# Castrol SLX Longlife III - new????



## dkingvr6 (Mar 9, 2006)

I think i am going mad????

Picked up an oil refill pack (1 Litre) from the Audi dealer,

Was ready to argue that my 225 (03 plate 28K) needed the SLX (503.01 spec) 0W-30 and not the SLX longlife II 5W-30. (Even though theres a sticker on the engine cover saying longlife II only!!!! anyone else have one of these?)

The service guy said that both have now been replaced with Castrol SLX longlife III, which is all they use for all their cars now!
And this was all i could buy from them, so brought it (didnt look in the little black bag till just now, me being a bit thick like).

This new "wonder oil" that replaces the old two (quoting the Audi guy) has the following spec VW 504 00/507 00, and is 5W-30.

Has anyone else come across this? should i take it back?

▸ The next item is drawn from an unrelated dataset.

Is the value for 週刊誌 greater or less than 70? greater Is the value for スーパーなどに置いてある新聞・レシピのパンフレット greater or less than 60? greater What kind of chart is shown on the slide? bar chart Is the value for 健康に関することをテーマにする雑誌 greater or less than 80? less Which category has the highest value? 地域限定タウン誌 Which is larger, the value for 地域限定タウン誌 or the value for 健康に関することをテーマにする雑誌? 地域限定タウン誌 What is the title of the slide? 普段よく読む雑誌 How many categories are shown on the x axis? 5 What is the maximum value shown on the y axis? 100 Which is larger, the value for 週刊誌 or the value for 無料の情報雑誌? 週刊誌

Also i am now worried that the engine is running on the wrong oil for the AVS, as it was serviced there last time, should i demand an oil change done pronto with the correct oil? as i have only just brought the car from them.

thanks for any input


----------



## Mrs Wallsendmag (Dec 13, 2005)

Good luck I asked the same question and didn't get much of an answer .Audi customer service confimed that it should be 503.xx but said the dealers got updates???? like they didn't???


----------



## fastasflip (May 13, 2003)

I was told that all SLX had been replaced with Castrol Edge :?


----------



## gt russell (Nov 27, 2005)

castrol edge is what i use, its the replacement for longlife II mine seems to like it


----------



## YELLOW_TT (Feb 25, 2004)

Just us Mobile 1 dead easy


----------



## dkingvr6 (Mar 9, 2006)

Just found out that one of my neighbours is an Audi technician!

Got him on the case to dig out the truth about which oil the Dealers are told to use, what he did tell me was that he thought that every car that had an oil change on the AVS system regardless of engine (180 or 225) recieved exactly the same oil. He is double checking this too, this ties in with what i was told at another Audi dealer about getting the one delivery of oil for all AVS vehicles.

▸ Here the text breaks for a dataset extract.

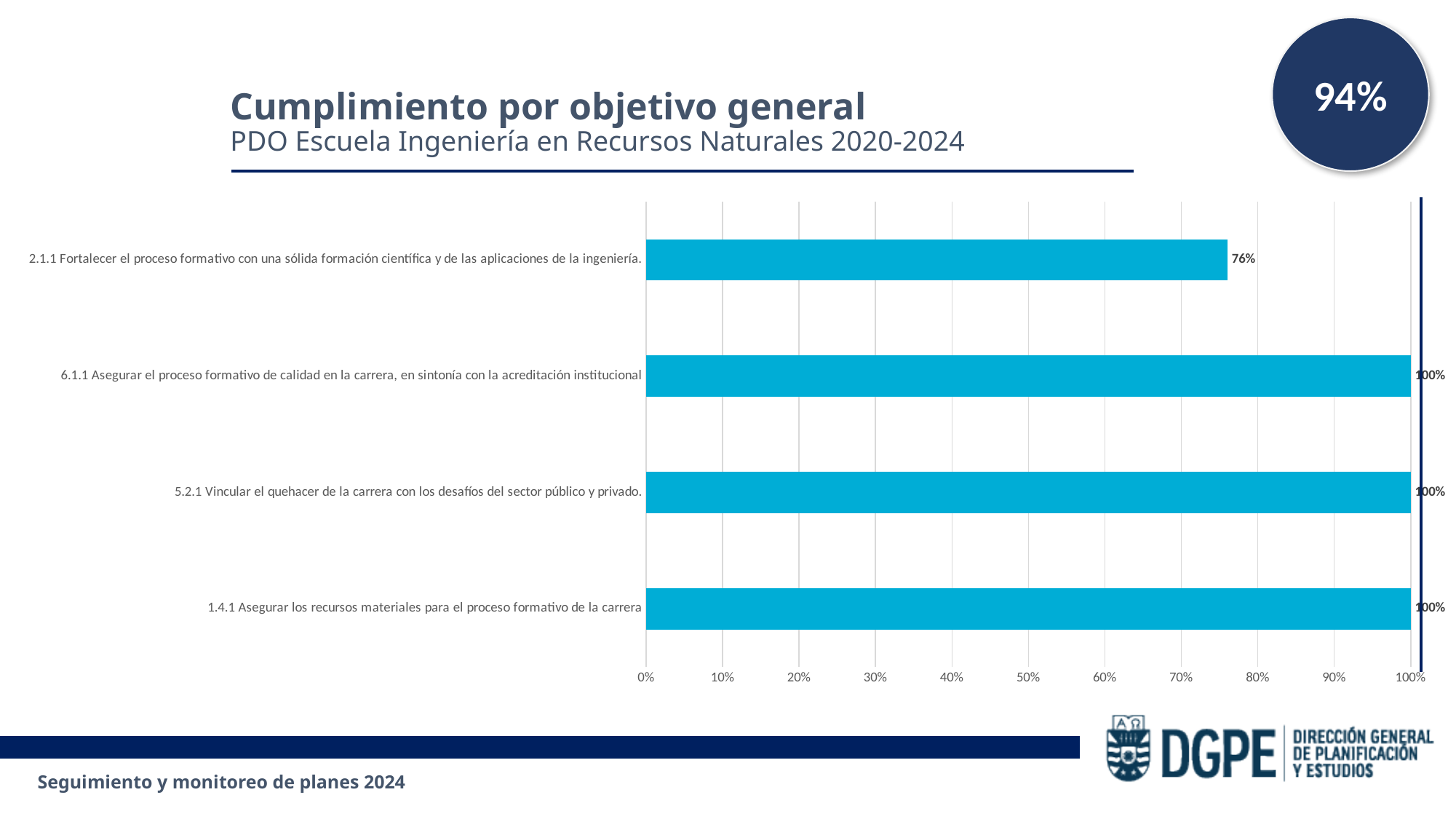
How many objectives reached 100%? 3 What kind of chart is shown on the slide? bar chart Is the value for objective 2.1.1 greater or less than 70%? greater How many objectives (bars) are shown in the chart? 4 What overall percentage is shown in the circle at the top right of the slide? 94% Which is larger, the value for objective 2.1.1 or the value for objective 5.2.1? 5.2.1 What is the value for objective 5.2.1 (Vincular el quehacer de la carrera con los desafíos del sector público y privado)? 100% Which objective has the lowest compliance value? 2.1.1 Fortalecer el proceso formativo con una sólida formación científica y de las aplicaciones de la ingeniería. What is the value for objective 1.4.1 (Asegurar los recursos materiales para el proceso formativo de la carrera)? 100% What is the value for objective 6.1.1 (Asegurar el proceso formativo de calidad en la carrera, en sintonía con la acreditación institucional)? 100% What is the difference between the value for objective 6.1.1 and the value for objective 2.1.1? 24% What is the value for objective 2.1.1 (Fortalecer el proceso formativo con una sólida formación científica y de las aplicaciones de la ingeniería)? 76%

Will update all when i find out whats going on


----------



## MikeyG (Sep 17, 2005)

Interesting - my dealer gave me a litre of Mobil 1 ESP formula 5W-30 with my V6, two months ago, and stated that it was what they were using for all AVS services.

Seems to have been a shift in Audi policy on oil recently then?


----------



## YELLOW_TT (Feb 25, 2004)

MikeyG said:


> Interesting - my dealer gave me a litre of Mobil 1 ESP formula 5W-30 with my V6, two months ago, and stated that it was what they were using for all AVS services.
> 
> Seems to have been a shift in Audi policy on oil recently then?

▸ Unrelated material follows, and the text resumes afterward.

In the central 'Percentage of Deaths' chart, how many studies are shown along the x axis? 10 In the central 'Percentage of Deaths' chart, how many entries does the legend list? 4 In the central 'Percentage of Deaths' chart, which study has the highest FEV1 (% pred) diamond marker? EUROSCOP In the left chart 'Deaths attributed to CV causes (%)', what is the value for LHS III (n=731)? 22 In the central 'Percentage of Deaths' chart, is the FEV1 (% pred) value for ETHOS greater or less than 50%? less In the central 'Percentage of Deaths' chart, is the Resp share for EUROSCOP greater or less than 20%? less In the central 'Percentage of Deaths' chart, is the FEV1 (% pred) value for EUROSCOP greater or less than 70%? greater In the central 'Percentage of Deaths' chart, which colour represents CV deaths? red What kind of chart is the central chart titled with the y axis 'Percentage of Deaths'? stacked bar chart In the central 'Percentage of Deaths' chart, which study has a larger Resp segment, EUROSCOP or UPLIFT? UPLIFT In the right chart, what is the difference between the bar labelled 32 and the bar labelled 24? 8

My local dealer has been using it for the past couple of years


----------



## markryder (Dec 22, 2005)

Just to add a bit of confusion: An audi tuner/performance store told me to fill up with 5w40


----------



## dkingvr6 (Mar 9, 2006)

Righto,

some more info from different Audi dealers

one Audi dealer told me Castrol SLX Longlife III replaced both Longtec 0W-30 and Longlife II 5W-30, this was confirmed by their master tech yesterday when i picked my car up (had new anti-rollbar and bushes under warranty  ), and this is what they use for all AVS cars

My neighbour who is an Audi tech at another dealership confirmed they use Mobil 1 5W-30 for every AVS car regardless of engine spec

And another told me they only use Castrol Longtec 0W-30 for AVS on 225's and S3's, and Longlife II on all other AVS cars

So it seems that there is no common ground between dealers and they probably just get the best deal they can from their local oil supplier?????

Still slightly confused! Will supply my own oil next time, its cheaper!


----------